Advocates of training to failure, particularly those who adhere to the Arthur Jones model of only one set to failure, believe that the last rep is the most productive rep of the set. As the rational goes, the first reps takes very little of your effort, the second, third and forth reps take corresponding more effort until you reach that last rep which requires all the effort you can muster and yet can not be completed. This most difficult rep is considered by some to be the most productive rep in the set as it is the one that triggers muscle growth stimulation. However, as we have already discussed, it is the progressive increase in intensity that triggers muscle growth and since that increase can be reached without ever going to failure, the last rep (as it's described as being impossible to complete) can be entirely unnecessary. For example, if the required increase in intensity would have been reached at the sixth rep of that set then the sixth rep is the one that triggers growth. The reps beyond the sixth were not even necessary to perform. If you have a baseline intensity of one hundred pounds per minute and you have set a goal intensity of 110 pounds per minute then the moment you reach 110 pounds per minute of intensity you can stop the exercise even if you've only completed five and a half reps. The number of reps is irrelevant, failure is irrelevant, it is the amount of intensity generated that is the only relevant factor.
And how does a scientific mind measure intensity? With a mathematical Power Factor and Power Index. How does the unscientific mind measure intensity? By feel, by perceived effort, by burn, by pump, by soreness, by failure, by rep count, by set count, by vague, non-specific, irrelevant intangibles that are not indispensable conditions of growth stimulation.

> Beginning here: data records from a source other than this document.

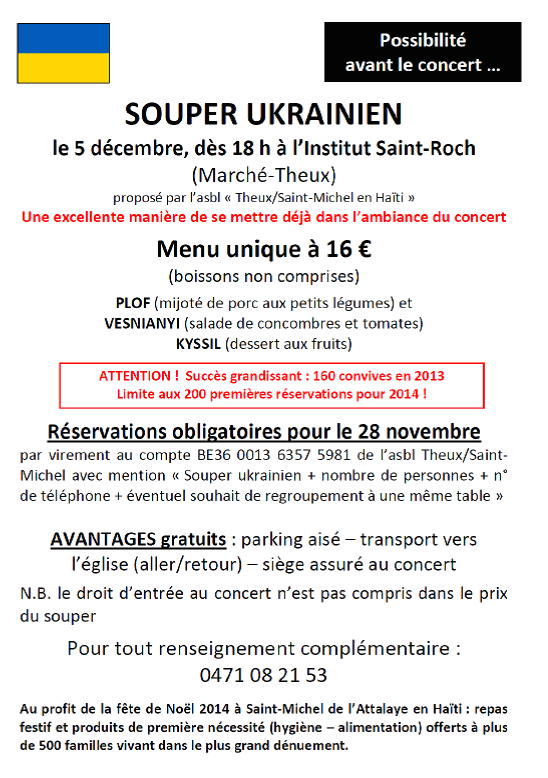 Possibilité avant le concert ...

SOUPER UKRAINIEN

le 5 décembre, dès 18 h à l'Institut Saint-Roch

(Marché-Theux)

proposé par l'asbl « Theux/Saint-Michel en Haïti »

Une excellente manière de se mettre déjà dans l'ambiance du concert

Menu unique à 16 €

(boissons non comprises)

PLOF (mijoté de porc aux petits légumes) et
VESNIANYI (salade de concombres et tomates)
KYSSIL (dessert aux fruits)

ATTENTION ! Succès grandissant : 160 convives en 2013
Limite aux 200 premières réservations pour 2014 !

Réservations obligatoires pour le 28 novembre

par virement au compte BE36 0013 6357 5981 de l'asbl Theux/Saint-Michel avec mention « Souper ukrainien + nombre de personnes + n° de téléphone + éventuel souhait de regroupement à une même table »

AVANTAGES gratuits : parking aisé – transport vers l'église (aller/retour) – siège assuré au concert

N.B. le droit d'entrée au concert n'est pas compris dans le prix du souper

Pour tout renseignement complémentaire :
0471 08 21 53

Au profit de la fête de Noël 2014 à Saint-Michel de l'Attalaye en Haïti : repas festif et produits de première nécessité (hygiène – alimentation) offerts à plus de 500 familles vivant dans le plus grand dénuement.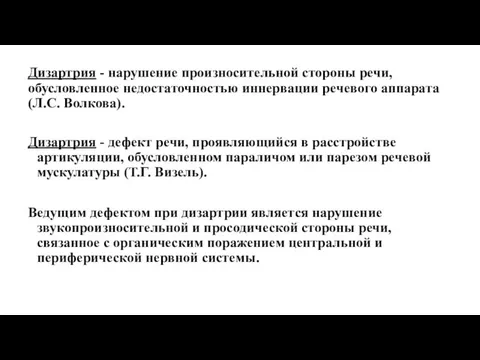 Дизартрия - нарушение произносительной стороны речи, обусловленное недостаточностью иннервации речевого аппарата (Л.С. Волкова).

Дизартрия - дефект речи, проявляющийся в расстройстве артикуляции, обусловленном параличом или парезом речевой мускулатуры (Т.Г. Визель).

Ведущим дефектом при дизартрии является нарушение звукопроизносительной и просодической стороны речи, связанное с органическим поражением центральной и периферической нервной системы.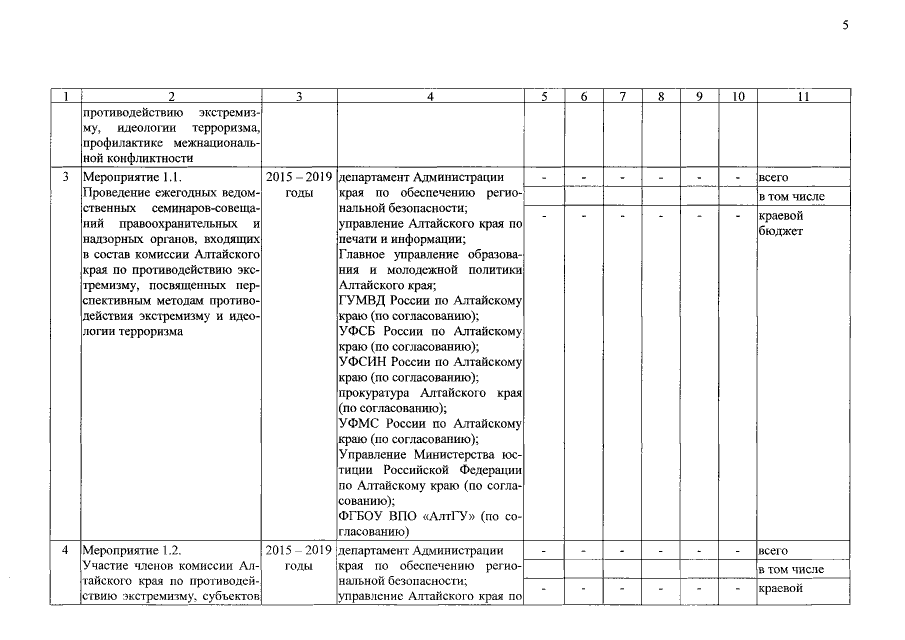 5

| 1 | 2 | 3 | 4 | 5 | 6 | 7 | 8 | 9 | 10 | 11 |
|---|---|---|---|---|---|---|---|---|---|---|
| | противодействию экстремизму, идеологии терроризма, профилактике межнациональной конфликтности | | | | | | | | | |
| 3 | Мероприятие 1.1. Проведение ежегодных ведомственных семинаров-совещаний правоохранительных и надзорных органов, входящих в состав комиссии Алтайского края по противодействию экстремизму, посвященных перспективным методам противодействия экстремизму и идеологии терроризма | 2015 – 2019 годы | департамент Администрации края по обеспечению региональной безопасности; управление Алтайского края по печати и информации; Главное управление образования и молодежной политики Алтайского края; ГУМВД России по Алтайскому краю (по согласованию); УФСБ России по Алтайскому краю (по согласованию); УФСИН России по Алтайскому краю (по согласованию); прокуратура Алтайского края (по согласованию); УФМС России по Алтайскому краю (по согласованию); Управление Министерства юстиции Российской Федерации по Алтайскому краю (по согласованию); ФГБОУ ВПО «АлтГУ» (по согласованию) | - | - | - | - | - | - | всего |
| | | | | | | | | | | в том числе |
| | | | | - | - | - | - | - | - | краевой бюджет |
| 4 | Мероприятие 1.2. Участие членов комиссии Алтайского края по противодействию экстремизму, субъектов | 2015 – 2019 годы | департамент Администрации края по обеспечению региональной безопасности; управление Алтайского края по | - | - | - | - | - | - | всего |
| | | | | | | | | | | в том числе |
| | | | | - | - | - | - | - | - | краевой |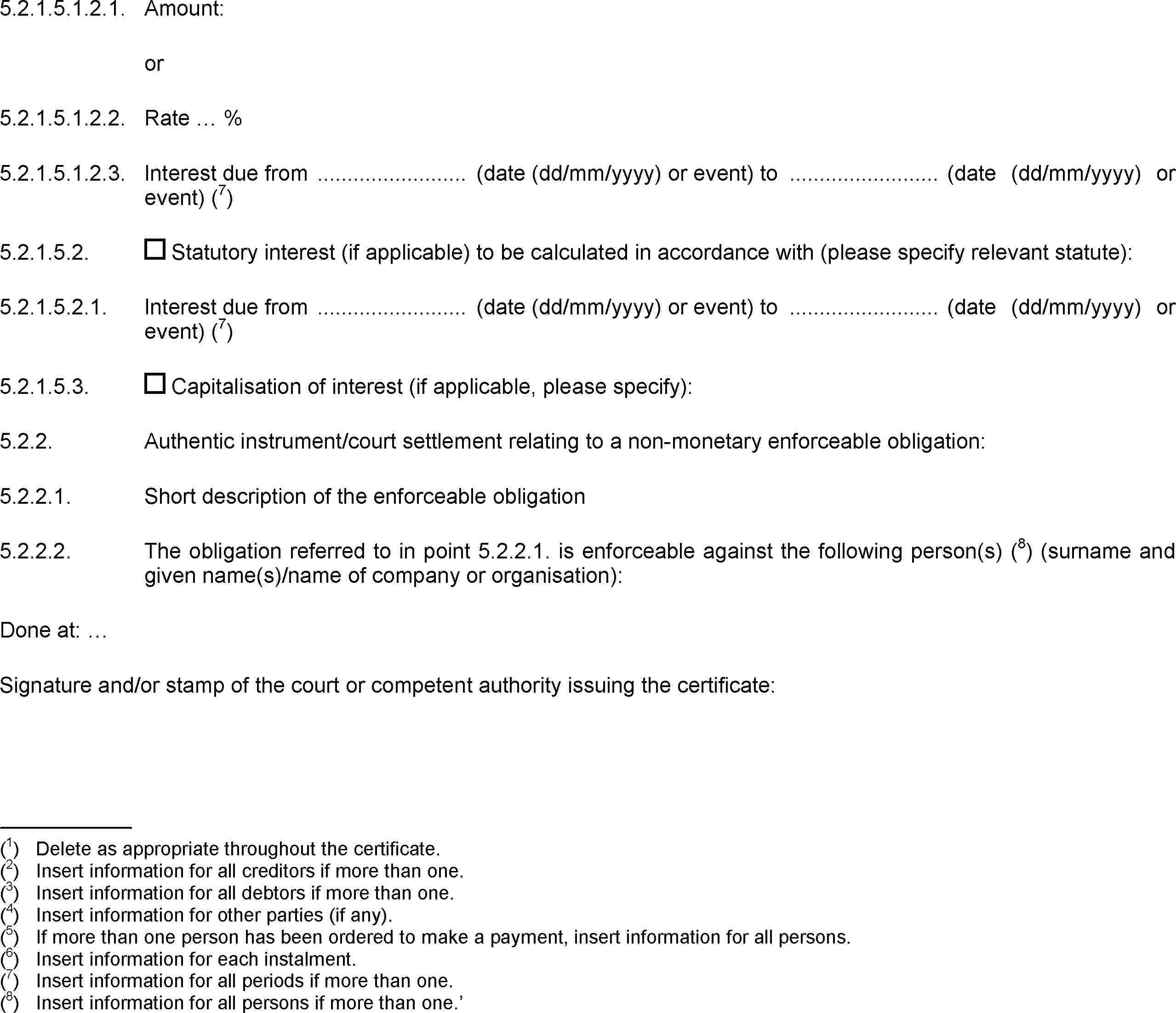 5.2.1.5.1.2.1. Amount:

or

5.2.1.5.1.2.2. Rate … %

5.2.1.5.1.2.3. Interest due from ........................ (date (dd/mm/yyyy) or event) to ........................ (date (dd/mm/yyyy) or event) ($^7$)

5.2.1.5.2. ☐ Statutory interest (if applicable) to be calculated in accordance with (please specify relevant statute):

5.2.1.5.2.1. Interest due from ........................ (date (dd/mm/yyyy) or event) to ........................ (date (dd/mm/yyyy) or event) ($^7$)

5.2.1.5.3. ☐ Capitalisation of interest (if applicable, please specify):

5.2.2. Authentic instrument/court settlement relating to a non-monetary enforceable obligation:

5.2.2.1. Short description of the enforceable obligation

5.2.2.2. The obligation referred to in point 5.2.2.1. is enforceable against the following person(s) ($^8$) (surname and given name(s)/name of company or organisation):

Done at: …

Signature and/or stamp of the court or competent authority issuing the certificate:

($^1$) Delete as appropriate throughout the certificate.
($^2$) Insert information for all creditors if more than one.
($^3$) Insert information for all debtors if more than one.
($^4$) Insert information for other parties (if any).
($^5$) If more than one person has been ordered to make a payment, insert information for all persons.
($^6$) Insert information for each instalment.
($^7$) Insert information for all periods if more than one.
($^8$) Insert information for all persons if more than one.’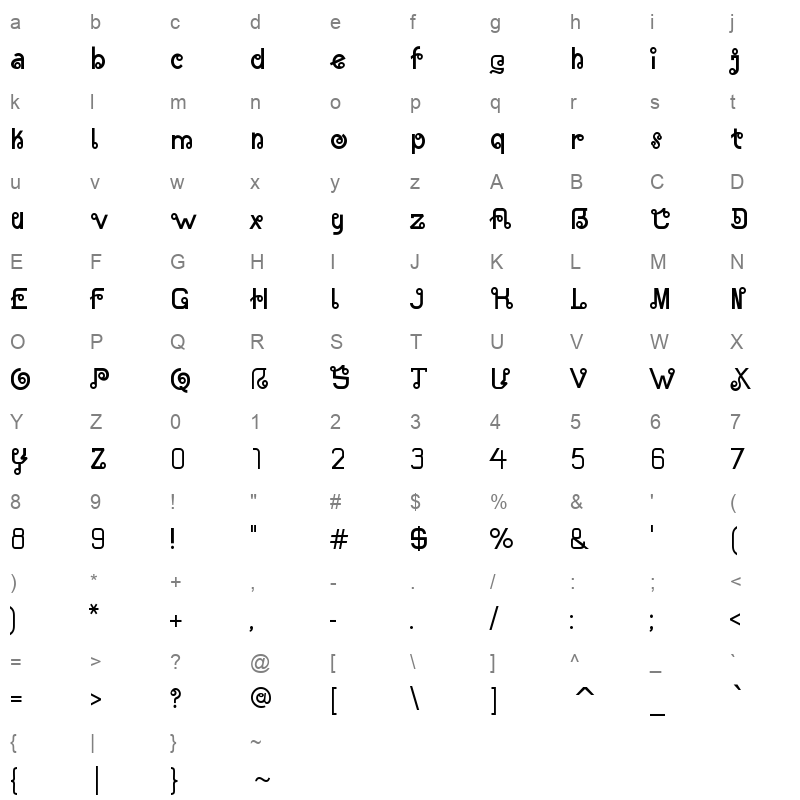 a b c d e f g h i j
a b c d e f g h i j

k l m n o p q r s t
k l m n o p q r s t

u v w x y z A B C D
u v w x y z A B C D

E F G H I J K L M N
E F G H I J K L M N

O P Q R S T U V W X
O P Q R S T U V W X

Y Z 0 1 2 3 4 5 6 7
Y Z 0 1 2 3 4 5 6 7

8 9 ! " # $ % & ' (
8 9 ! " # $ % & ' (

) * + , - . / : ; <
) * + , - . / : ; <

= > ? @ [ \ ] ^ _ `
= > ? @ [ \ ] ^ _ `

{ | } ~
{ | } ~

In science we measure the intensity of light, not by squint factor, or headache potential but by Lumens and Candle Power. We measure the intensity of sound not by ear pain or stomach vibration but by Decibels - precisely defined measurements that can be compared mathematically and used to discover other properties of the science. Anyone who claims there is a "science" of bodybuilding but rejects an objective measure of muscular intensity is a poseur and a dogmatist.